== Fragmento ==
┌────────
Esto no quiere decir que no se tengan
de ella otros datos que éstos. Como saberse, se sabe
el nombre de su padre, que fue don García Garcés,
señor del condado de Aza, mayordomo mayor, ayo, tutor y
curador del rey don Alfonso IX, y el de su
madre, doña Sancha Bermúdez de Trastamara. Juana de Aza nació,
pues, en el seno de una familia noble, enlazada varias
veces con la casa real de Castilla.
Tampoco se ignora
el nombre de su marido. Hacia los veinte años Juana
de Aza se casó con don Félix Ruiz de Guzmán,
señor de la villa de Caleruega. En esa villa vivieron
ellos y allí nacieron sus tres hijos. El mayor, don
Antonio, fue sacerdote y consagró su vida a los peregrinos
y enfermos que acudían al sepulcro de Santo Domingo de
Silos, cerca, de Caleruega. El segundo, don Manés, o Mamerto,
siguió a su hermano menor y se hizo dominico. Santo
Domingo fue el tercero de los hermanos, y parece que
se llamó Domingo por un sueño que tuvo su madre
en los meses que precedieron al nacimiento. Soñó Juana que
llevaba en el vientre un cachorrillo (algunos dicen: un cachorrillo
blanco y negro) que tenía en la boca una antorcha
y que salía y encendía el mundo. Juana se asustó
y se fue a rezar a Santo Domingo de Silos,
que había muerto cien años atrás. Le hizo una novena
y parece que prometió que el hijo que iba a
nacer llevaría el mismo nombre que el Santo. Lo que
no podía prever es que, en el santoral, el hijo
que Juana llevaba en las entrañas había de eclipsar al
buen Santo Domingo de Silos, bajo cuya protección nacía. Pero
claro es que los santos, en el cielo, no se
preocupan por estas cosas, y Domingo de Silos veló por
el nacimiento de Domingo de Guzmán y consoló a la
buena Juana de Aza, que estaba allá, junto al sepulcro
de Silos, rezando ardientemente.
El nacimiento del futuro santo ocurrió
el 24 de junio, día de San Juan Bautista, el
precursor, el que clamaba en el desierto y preparaba los
caminos del Señor. También Domingo había de ser una voz
que enderezara caminos: para eso fundaría con el tiempo su
Orden de Hermanos Predicadores. Del nacimiento y sus circunstancias cuentan
las leyendas varios prodigios. El más gracioso es la equivocación
que por tres veces sufrió el celebrante que decía la
misa de acción de gracias. Al volverse para decir ”Dominus
vobiscum”, le salía en vez de esto un extraño anuncio:
"Ecce reformator EccIesiae". En vez de anunciarles a los fieles
que el Señor estaba con ellos, les decía que allí
estaba el reformador de la Iglesia. El reformador de la
Iglesia era el tercer hijo de Juana de Aza, aquel
niño al que habían puesto por nombre Domingo. El cachorrillo,
en efecto, prendería fuego al mundo, pero su fuego no
vendría a destruir, sino a purificar: sería calor y luz
que encendería los espíritus, calor de amorosa pobreza, luz de
traspasada verdad.
Domingo no viviría muchos años con sus padres.
└────────
== Tareas del ejercicio ==
1 – Resume en dos oraciones el fragmento sobre Juana de Aza.
2 – Localiza en los registros cada línea que contenga la palabra "does", teniendo en cuenta las mayúsculas y minúsculas, y cópiala.

== Datos del ejercicio ==
┌────────
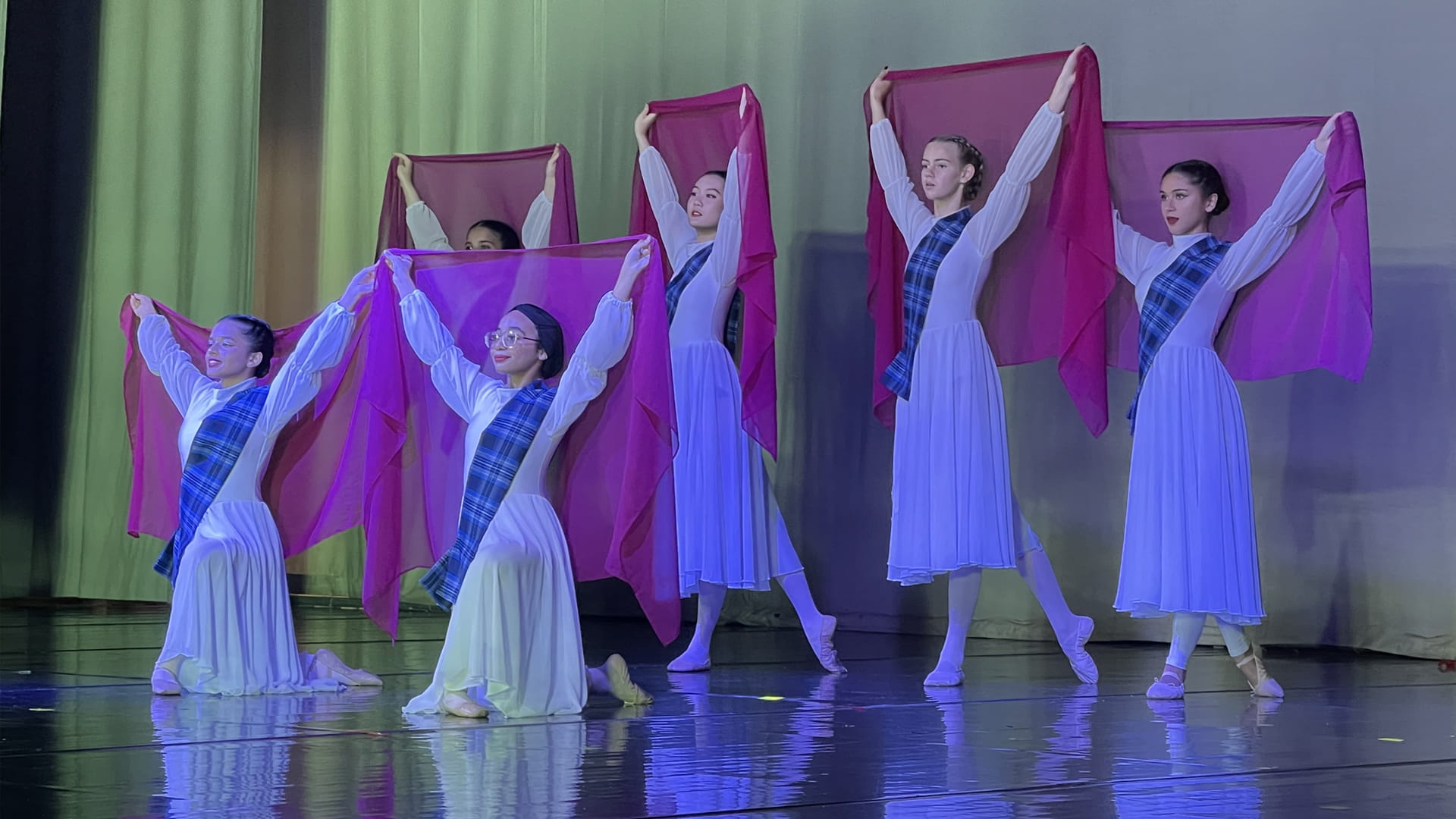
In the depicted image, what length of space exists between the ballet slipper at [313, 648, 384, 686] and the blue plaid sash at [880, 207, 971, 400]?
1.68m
└────────
┌────────
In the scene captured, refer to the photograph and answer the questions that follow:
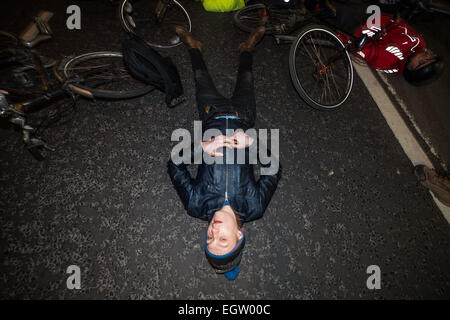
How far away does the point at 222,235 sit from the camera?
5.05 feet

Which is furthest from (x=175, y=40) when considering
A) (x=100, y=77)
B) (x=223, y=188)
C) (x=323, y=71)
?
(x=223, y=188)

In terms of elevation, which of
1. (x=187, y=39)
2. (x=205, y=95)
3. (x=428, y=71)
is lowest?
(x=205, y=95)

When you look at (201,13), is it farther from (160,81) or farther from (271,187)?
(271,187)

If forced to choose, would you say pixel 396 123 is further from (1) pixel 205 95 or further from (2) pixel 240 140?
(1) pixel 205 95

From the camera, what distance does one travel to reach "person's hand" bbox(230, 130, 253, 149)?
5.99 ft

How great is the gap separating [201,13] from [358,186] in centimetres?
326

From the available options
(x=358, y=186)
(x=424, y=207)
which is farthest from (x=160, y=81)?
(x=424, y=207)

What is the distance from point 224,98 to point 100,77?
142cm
└────────
== Respuestas ==
1 – Juana de Aza, nacida en una familia noble emparentada con la casa real de Castilla, se casó con don Félix Ruiz de Guzmán y tuvo en Caleruega tres hijos, el tercero de los cuales fue Santo Domingo. Antes del parto soñó con un cachorrillo que encendía el mundo con una antorcha y rezó una novena a Santo Domingo de Silos; el niño nació el 24 de junio, y las leyendas cuentan prodigios como el del celebrante que, en lugar de "Dominus vobiscum", anunciaba por tres veces al reformador de la Iglesia.

2 –
How far away does the point at 222,235 sit from the camera?
From the camera, what distance does one travel to reach "person's hand" bbox(230, 130, 253, 149)?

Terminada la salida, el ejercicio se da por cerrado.